## The problem
In full and without alteration, print the records below, minus any images.

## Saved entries
+++
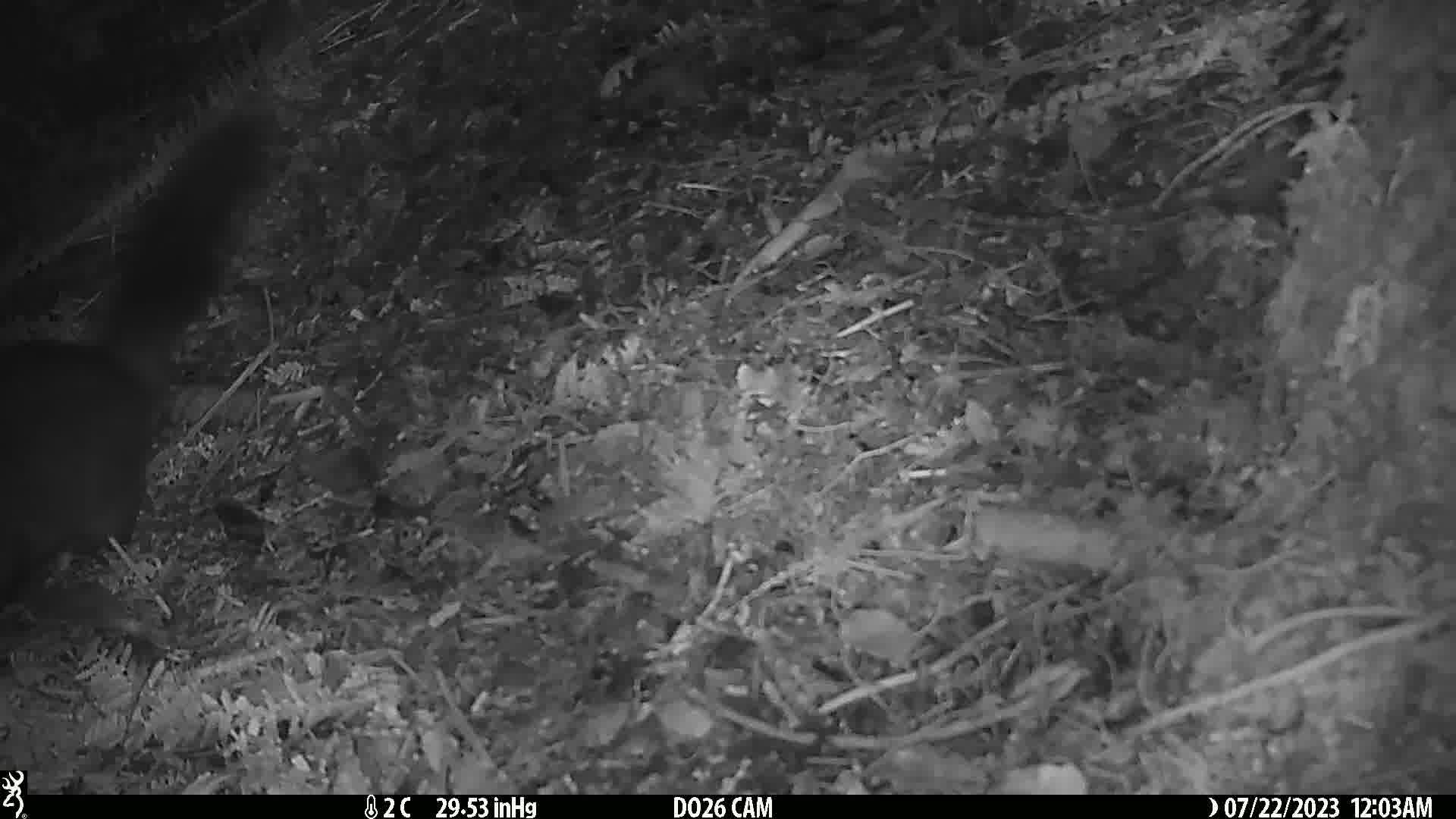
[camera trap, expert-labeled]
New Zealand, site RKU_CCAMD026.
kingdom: Animalia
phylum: Chordata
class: Mammalia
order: Diprotodontia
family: Phalangeridae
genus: Trichosurus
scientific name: Trichosurus vulpecula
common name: common brushtail possum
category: possum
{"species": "possum (common brushtail possum) (Trichosurus vulpecula)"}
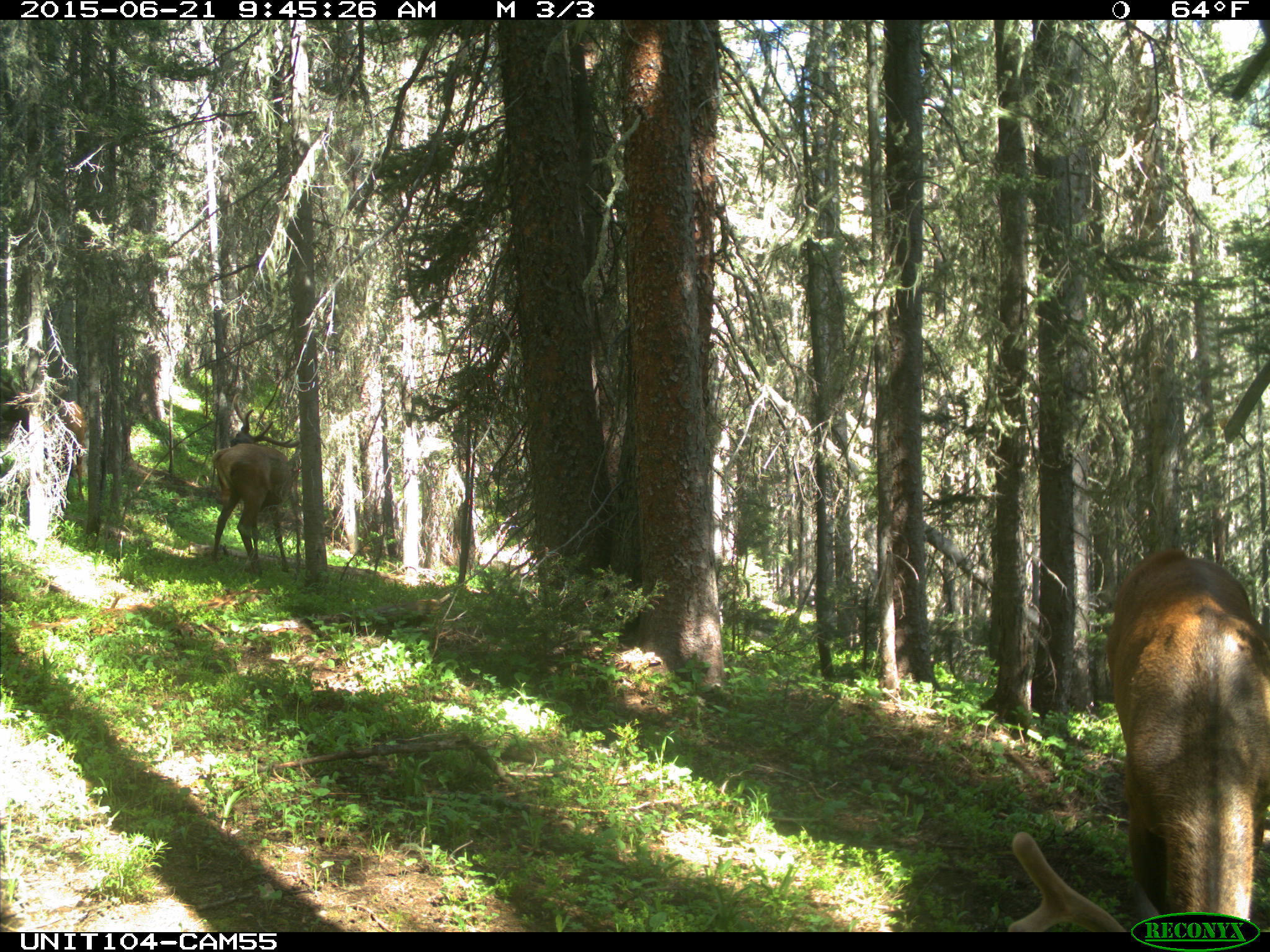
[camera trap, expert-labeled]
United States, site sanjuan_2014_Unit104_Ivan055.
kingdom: Animalia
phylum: Chordata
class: Mammalia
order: Artiodactyla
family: Cervidae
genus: Cervus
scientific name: Cervus elaphus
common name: red deer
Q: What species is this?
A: Cervus elaphus (red deer).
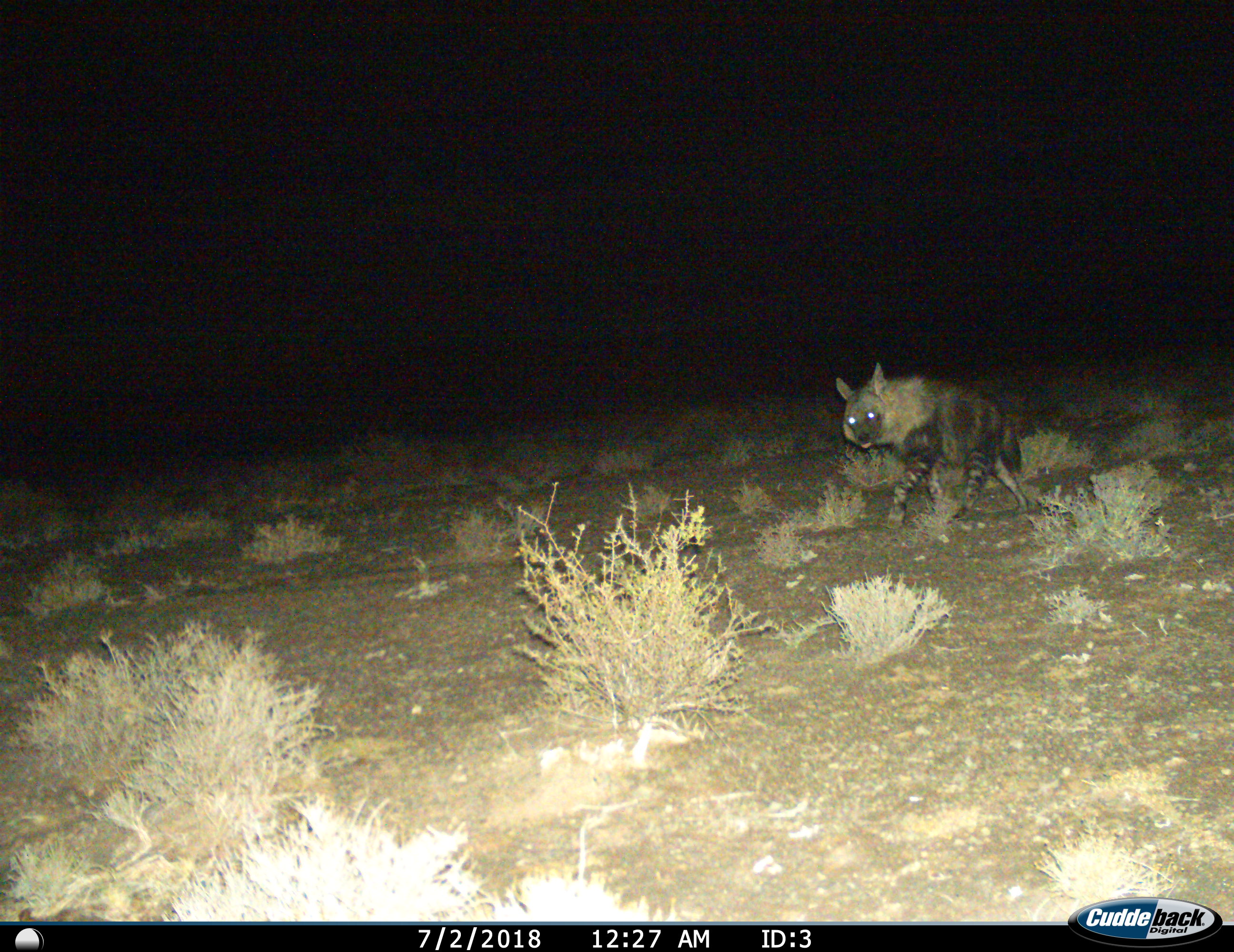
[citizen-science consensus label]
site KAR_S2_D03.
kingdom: Animalia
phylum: Chordata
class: Mammalia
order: Carnivora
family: Hyaenidae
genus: Parahyaena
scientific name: Parahyaena brunnea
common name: brown hyena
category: hyenabrown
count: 1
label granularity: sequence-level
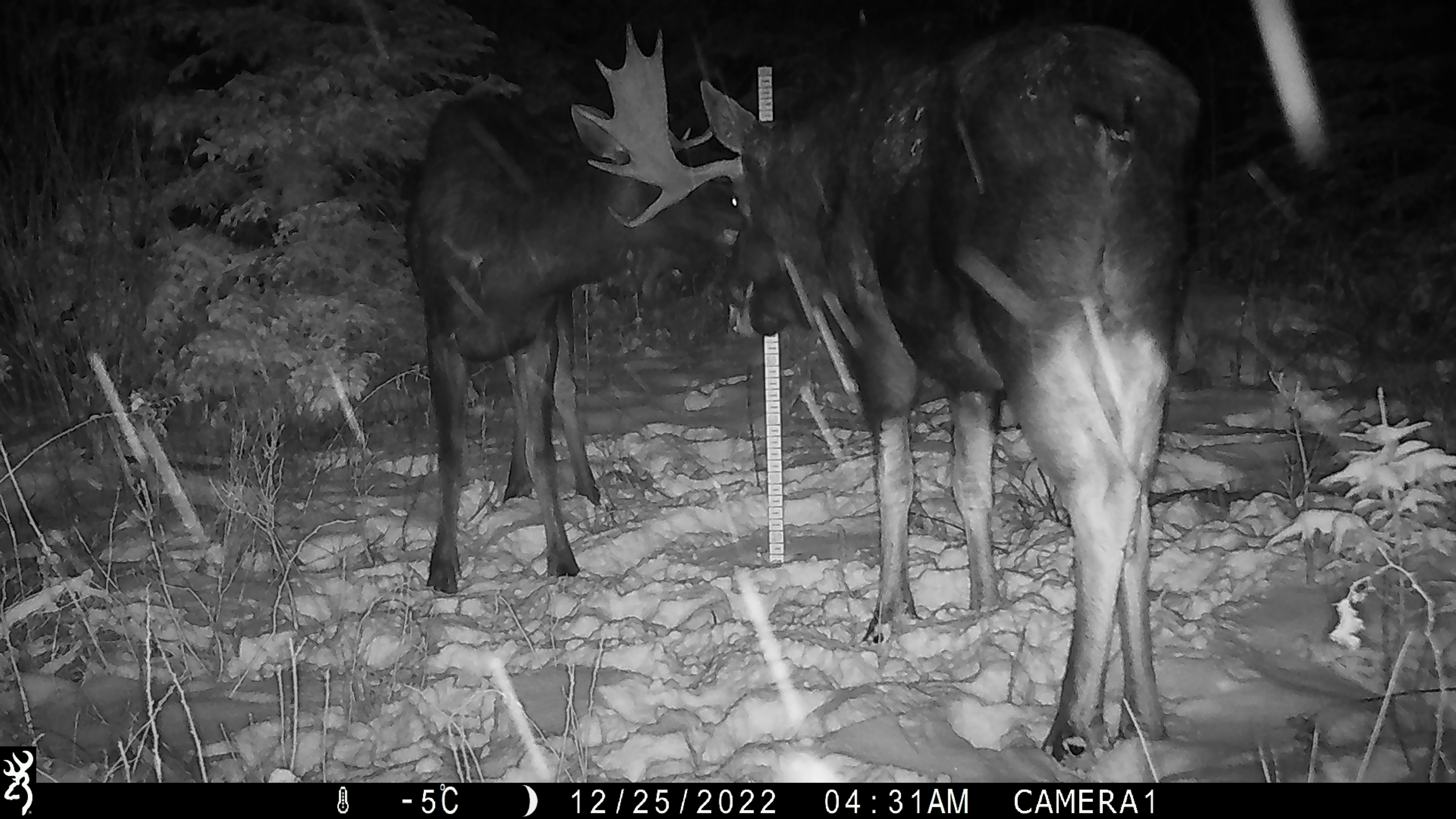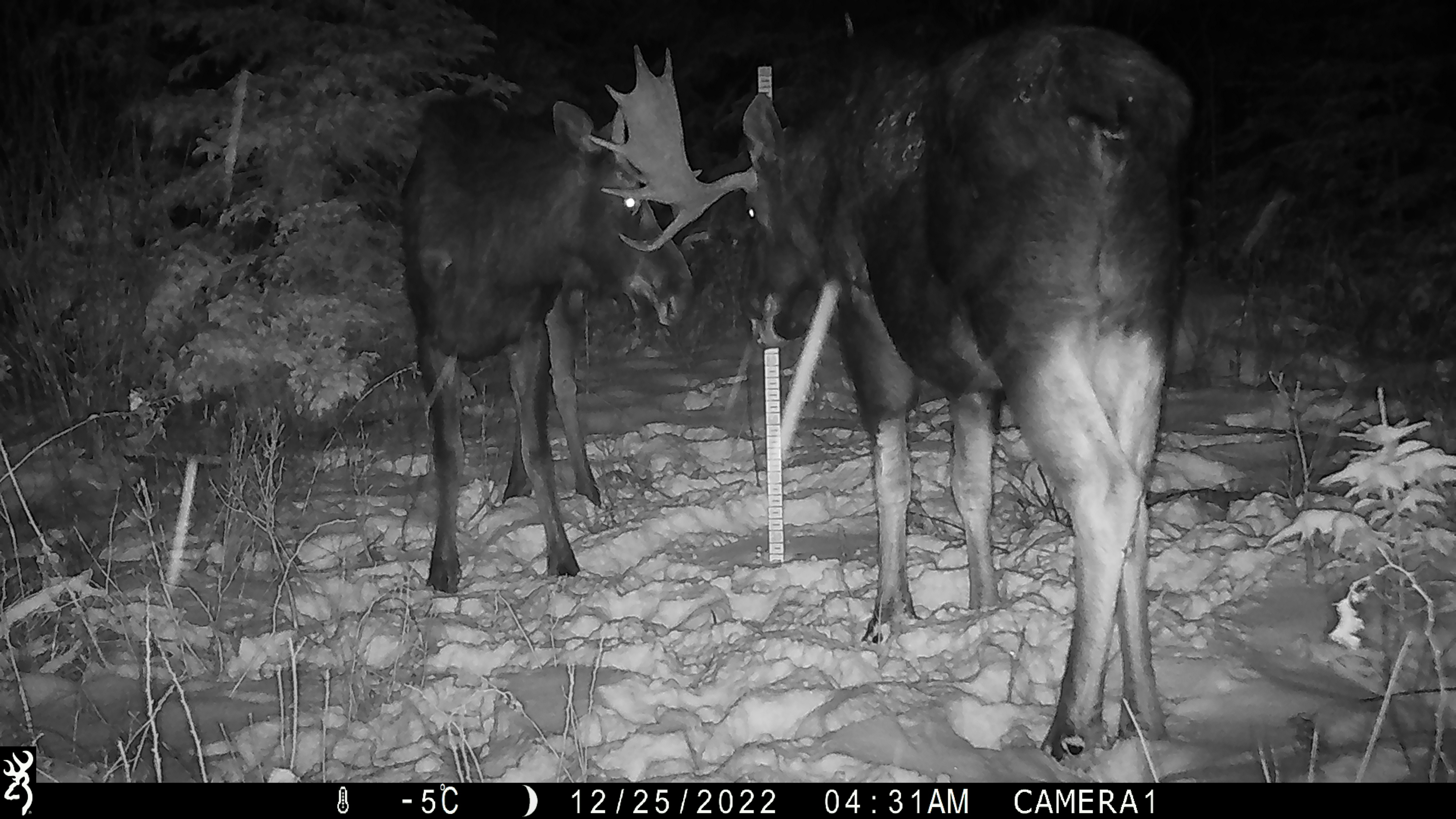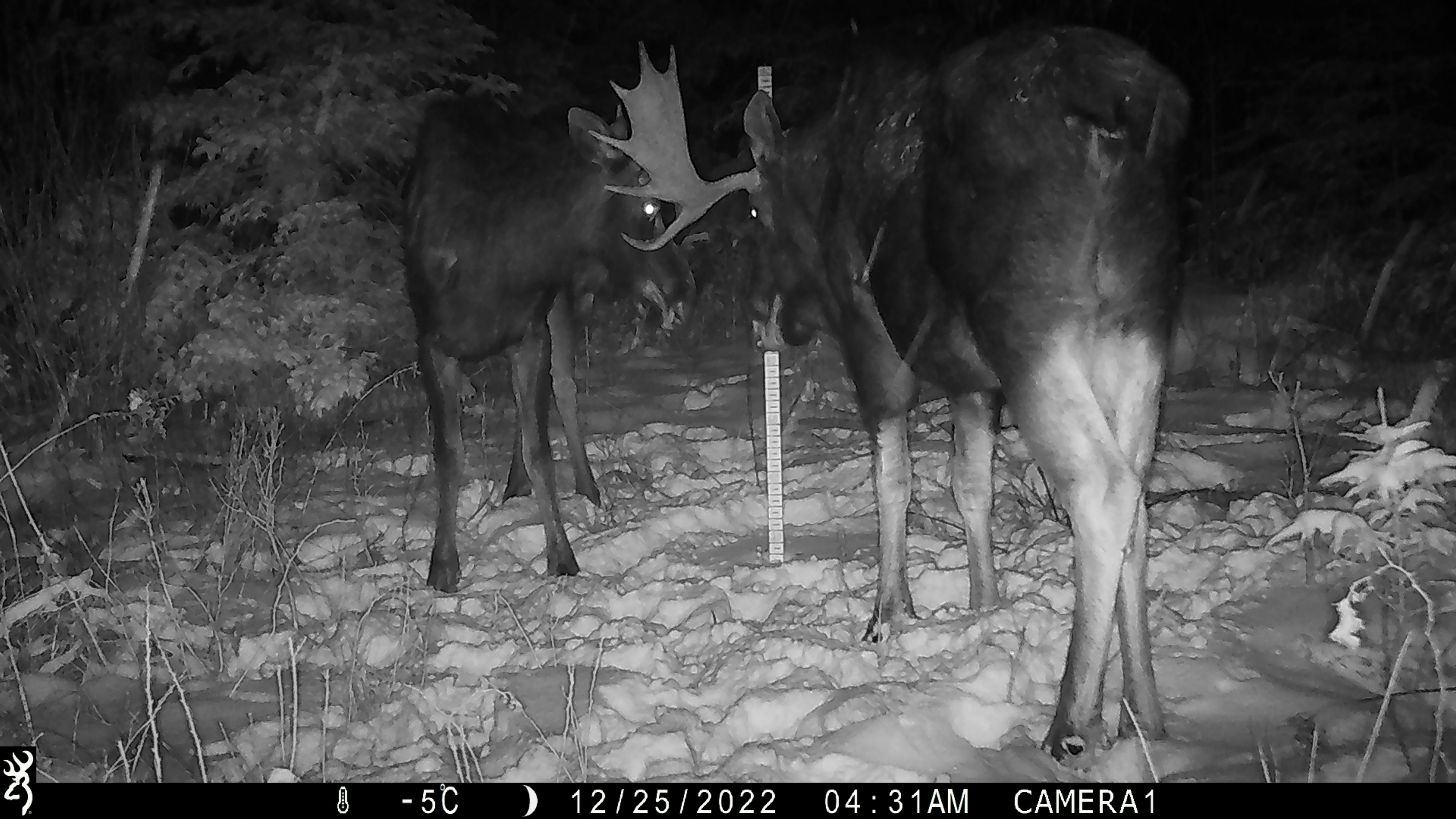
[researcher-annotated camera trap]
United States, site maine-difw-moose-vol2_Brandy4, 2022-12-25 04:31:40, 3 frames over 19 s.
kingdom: Animalia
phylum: Chordata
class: Mammalia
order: Artiodactyla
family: Cervidae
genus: Alces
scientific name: Alces alces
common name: moose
Moose (Alces alces).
+++
## Task answer
[camera trap, expert-labeled]
New Zealand, site RKU_CCAMD026.
kingdom: Animalia
phylum: Chordata
class: Mammalia
order: Diprotodontia
family: Phalangeridae
genus: Trichosurus
scientific name: Trichosurus vulpecula
common name: common brushtail possum
category: possum
{"species": "possum (common brushtail possum) (Trichosurus vulpecula)"}
[camera trap, expert-labeled]
United States, site sanjuan_2014_Unit104_Ivan055.
kingdom: Animalia
phylum: Chordata
class: Mammalia
order: Artiodactyla
family: Cervidae
genus: Cervus
scientific name: Cervus elaphus
common name: red deer
Q: What species is this?
A: Cervus elaphus (red deer).
[citizen-science consensus label]
site KAR_S2_D03.
kingdom: Animalia
phylum: Chordata
class: Mammalia
order: Carnivora
family: Hyaenidae
genus: Parahyaena
scientific name: Parahyaena brunnea
common name: brown hyena
category: hyenabrown
count: 1
label granularity: sequence-level
[researcher-annotated camera trap]
United States, site maine-difw-moose-vol2_Brandy4, 2022-12-25 04:31:40, 3 frames over 19 s.
kingdom: Animalia
phylum: Chordata
class: Mammalia
order: Artiodactyla
family: Cervidae
genus: Alces
scientific name: Alces alces
common name: moose
Moose (Alces alces).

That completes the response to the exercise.